> **Work instructions**: From the entries below, retype only the lines from the one with "United States, site archbold_FL-03." through the one with "scientific name: Nanger granti", exactly as written.

[Records from a data collection]
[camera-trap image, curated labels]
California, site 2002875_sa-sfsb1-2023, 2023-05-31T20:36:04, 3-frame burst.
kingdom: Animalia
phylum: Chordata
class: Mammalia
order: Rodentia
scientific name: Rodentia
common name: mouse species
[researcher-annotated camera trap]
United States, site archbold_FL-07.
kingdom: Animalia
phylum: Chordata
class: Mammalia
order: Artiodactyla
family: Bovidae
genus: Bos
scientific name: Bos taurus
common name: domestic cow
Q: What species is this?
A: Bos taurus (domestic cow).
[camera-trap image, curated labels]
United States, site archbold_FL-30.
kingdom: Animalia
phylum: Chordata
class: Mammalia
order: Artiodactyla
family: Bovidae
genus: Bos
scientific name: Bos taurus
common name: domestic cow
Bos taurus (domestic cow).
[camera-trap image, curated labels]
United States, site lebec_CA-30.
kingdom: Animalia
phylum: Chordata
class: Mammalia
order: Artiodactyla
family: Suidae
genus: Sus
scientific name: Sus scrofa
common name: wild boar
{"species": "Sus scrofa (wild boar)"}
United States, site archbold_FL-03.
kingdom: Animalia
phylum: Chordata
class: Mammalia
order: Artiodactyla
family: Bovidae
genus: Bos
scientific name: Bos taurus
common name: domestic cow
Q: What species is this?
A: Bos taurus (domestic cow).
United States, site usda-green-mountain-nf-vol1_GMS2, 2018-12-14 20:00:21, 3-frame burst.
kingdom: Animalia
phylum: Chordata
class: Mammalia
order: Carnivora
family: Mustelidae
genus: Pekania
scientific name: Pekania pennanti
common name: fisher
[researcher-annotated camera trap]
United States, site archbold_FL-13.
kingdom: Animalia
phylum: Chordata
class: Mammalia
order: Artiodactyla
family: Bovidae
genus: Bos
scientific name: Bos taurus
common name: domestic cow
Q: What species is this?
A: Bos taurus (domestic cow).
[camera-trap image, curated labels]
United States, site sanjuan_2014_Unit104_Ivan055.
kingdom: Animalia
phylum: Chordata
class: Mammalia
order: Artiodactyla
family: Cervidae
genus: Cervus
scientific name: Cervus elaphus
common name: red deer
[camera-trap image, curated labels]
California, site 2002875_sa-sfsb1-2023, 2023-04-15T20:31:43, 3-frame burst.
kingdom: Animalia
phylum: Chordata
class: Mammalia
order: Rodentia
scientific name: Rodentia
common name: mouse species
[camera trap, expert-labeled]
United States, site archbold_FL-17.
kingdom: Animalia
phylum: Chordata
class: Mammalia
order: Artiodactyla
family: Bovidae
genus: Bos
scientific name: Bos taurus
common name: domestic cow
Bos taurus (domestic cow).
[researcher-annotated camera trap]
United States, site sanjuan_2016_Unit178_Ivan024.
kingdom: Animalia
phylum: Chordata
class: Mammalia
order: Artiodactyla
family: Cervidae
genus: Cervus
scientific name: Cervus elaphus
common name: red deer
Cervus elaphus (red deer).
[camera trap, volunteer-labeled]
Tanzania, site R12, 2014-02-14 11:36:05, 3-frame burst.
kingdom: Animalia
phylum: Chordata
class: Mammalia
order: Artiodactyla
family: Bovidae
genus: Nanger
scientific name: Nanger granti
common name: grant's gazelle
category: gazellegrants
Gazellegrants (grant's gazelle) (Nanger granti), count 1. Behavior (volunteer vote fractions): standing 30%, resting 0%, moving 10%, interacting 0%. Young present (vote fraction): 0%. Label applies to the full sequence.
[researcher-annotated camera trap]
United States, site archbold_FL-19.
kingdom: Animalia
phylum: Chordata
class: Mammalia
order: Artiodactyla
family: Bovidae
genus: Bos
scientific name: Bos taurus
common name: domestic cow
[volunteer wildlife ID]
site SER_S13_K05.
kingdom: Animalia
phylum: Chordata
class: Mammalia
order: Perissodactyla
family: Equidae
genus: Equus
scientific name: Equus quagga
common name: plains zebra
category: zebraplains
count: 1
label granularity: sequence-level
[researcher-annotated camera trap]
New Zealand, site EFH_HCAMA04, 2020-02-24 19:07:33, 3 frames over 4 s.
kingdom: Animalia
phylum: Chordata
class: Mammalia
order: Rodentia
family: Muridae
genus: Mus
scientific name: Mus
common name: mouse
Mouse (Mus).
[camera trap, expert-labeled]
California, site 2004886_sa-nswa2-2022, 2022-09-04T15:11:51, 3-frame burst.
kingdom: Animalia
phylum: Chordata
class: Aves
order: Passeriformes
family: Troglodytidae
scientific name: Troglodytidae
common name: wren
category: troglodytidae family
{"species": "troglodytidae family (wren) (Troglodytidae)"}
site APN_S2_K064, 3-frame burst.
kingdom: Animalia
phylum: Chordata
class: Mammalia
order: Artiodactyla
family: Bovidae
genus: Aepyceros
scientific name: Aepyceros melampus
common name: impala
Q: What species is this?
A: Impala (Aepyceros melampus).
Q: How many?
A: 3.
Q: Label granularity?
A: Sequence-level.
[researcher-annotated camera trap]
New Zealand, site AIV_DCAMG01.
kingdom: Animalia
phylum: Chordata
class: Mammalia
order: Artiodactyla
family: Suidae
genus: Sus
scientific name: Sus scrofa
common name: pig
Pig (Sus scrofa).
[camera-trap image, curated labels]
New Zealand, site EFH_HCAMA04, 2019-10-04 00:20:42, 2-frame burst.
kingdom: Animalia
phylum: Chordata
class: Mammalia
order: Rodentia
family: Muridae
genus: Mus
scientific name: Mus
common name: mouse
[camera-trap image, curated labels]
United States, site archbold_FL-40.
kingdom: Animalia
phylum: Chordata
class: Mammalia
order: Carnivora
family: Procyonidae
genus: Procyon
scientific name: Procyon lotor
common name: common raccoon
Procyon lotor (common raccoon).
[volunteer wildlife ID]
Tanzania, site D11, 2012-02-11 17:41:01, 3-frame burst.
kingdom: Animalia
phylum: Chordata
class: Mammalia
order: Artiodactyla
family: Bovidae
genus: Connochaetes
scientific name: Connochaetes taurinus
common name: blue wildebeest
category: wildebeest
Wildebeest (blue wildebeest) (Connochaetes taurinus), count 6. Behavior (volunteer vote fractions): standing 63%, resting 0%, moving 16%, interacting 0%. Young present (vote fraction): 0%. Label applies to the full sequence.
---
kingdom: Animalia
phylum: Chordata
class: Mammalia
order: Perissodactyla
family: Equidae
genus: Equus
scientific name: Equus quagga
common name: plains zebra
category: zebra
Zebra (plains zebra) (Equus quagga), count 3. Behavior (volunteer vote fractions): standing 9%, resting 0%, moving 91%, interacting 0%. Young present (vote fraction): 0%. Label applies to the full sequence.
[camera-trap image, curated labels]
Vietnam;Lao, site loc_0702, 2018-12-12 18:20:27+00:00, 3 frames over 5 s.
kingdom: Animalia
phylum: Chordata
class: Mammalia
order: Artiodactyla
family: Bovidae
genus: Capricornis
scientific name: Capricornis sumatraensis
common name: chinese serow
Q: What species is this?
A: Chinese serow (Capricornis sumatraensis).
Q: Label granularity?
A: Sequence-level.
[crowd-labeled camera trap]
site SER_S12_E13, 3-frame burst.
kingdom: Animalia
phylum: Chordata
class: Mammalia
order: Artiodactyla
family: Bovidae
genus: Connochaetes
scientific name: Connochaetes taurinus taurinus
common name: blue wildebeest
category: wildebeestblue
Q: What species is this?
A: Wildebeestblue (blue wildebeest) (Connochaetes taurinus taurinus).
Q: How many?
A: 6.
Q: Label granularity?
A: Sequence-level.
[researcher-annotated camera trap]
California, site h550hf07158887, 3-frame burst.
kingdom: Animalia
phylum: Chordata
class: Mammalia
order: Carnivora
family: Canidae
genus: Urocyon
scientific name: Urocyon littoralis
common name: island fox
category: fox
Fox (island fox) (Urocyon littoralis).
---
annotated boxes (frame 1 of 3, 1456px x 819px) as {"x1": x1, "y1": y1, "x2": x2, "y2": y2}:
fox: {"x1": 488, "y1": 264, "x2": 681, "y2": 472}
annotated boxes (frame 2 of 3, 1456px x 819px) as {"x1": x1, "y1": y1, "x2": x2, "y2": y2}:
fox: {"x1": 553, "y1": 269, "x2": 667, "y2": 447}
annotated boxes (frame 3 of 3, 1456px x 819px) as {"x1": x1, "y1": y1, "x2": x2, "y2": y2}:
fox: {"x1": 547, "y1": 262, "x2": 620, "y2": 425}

> **Task response**:
United States, site archbold_FL-03.
kingdom: Animalia
phylum: Chordata
class: Mammalia
order: Artiodactyla
family: Bovidae
genus: Bos
scientific name: Bos taurus
common name: domestic cow
Q: What species is this?
A: Bos taurus (domestic cow).
United States, site usda-green-mountain-nf-vol1_GMS2, 2018-12-14 20:00:21, 3-frame burst.
kingdom: Animalia
phylum: Chordata
class: Mammalia
order: Carnivora
family: Mustelidae
genus: Pekania
scientific name: Pekania pennanti
common name: fisher
[researcher-annotated camera trap]
United States, site archbold_FL-13.
kingdom: Animalia
phylum: Chordata
class: Mammalia
order: Artiodactyla
family: Bovidae
genus: Bos
scientific name: Bos taurus
common name: domestic cow
Q: What species is this?
A: Bos taurus (domestic cow).
[camera-trap image, curated labels]
United States, site sanjuan_2014_Unit104_Ivan055.
kingdom: Animalia
phylum: Chordata
class: Mammalia
order: Artiodactyla
family: Cervidae
genus: Cervus
scientific name: Cervus elaphus
common name: red deer
[camera-trap image, curated labels]
California, site 2002875_sa-sfsb1-2023, 2023-04-15T20:31:43, 3-frame burst.
kingdom: Animalia
phylum: Chordata
class: Mammalia
order: Rodentia
scientific name: Rodentia
common name: mouse species
[camera trap, expert-labeled]
United States, site archbold_FL-17.
kingdom: Animalia
phylum: Chordata
class: Mammalia
order: Artiodactyla
family: Bovidae
genus: Bos
scientific name: Bos taurus
common name: domestic cow
Bos taurus (domestic cow).
[researcher-annotated camera trap]
United States, site sanjuan_2016_Unit178_Ivan024.
kingdom: Animalia
phylum: Chordata
class: Mammalia
order: Artiodactyla
family: Cervidae
genus: Cervus
scientific name: Cervus elaphus
common name: red deer
Cervus elaphus (red deer).
[camera trap, volunteer-labeled]
Tanzania, site R12, 2014-02-14 11:36:05, 3-frame burst.
kingdom: Animalia
phylum: Chordata
class: Mammalia
order: Artiodactyla
family: Bovidae
genus: Nanger
scientific name: Nanger granti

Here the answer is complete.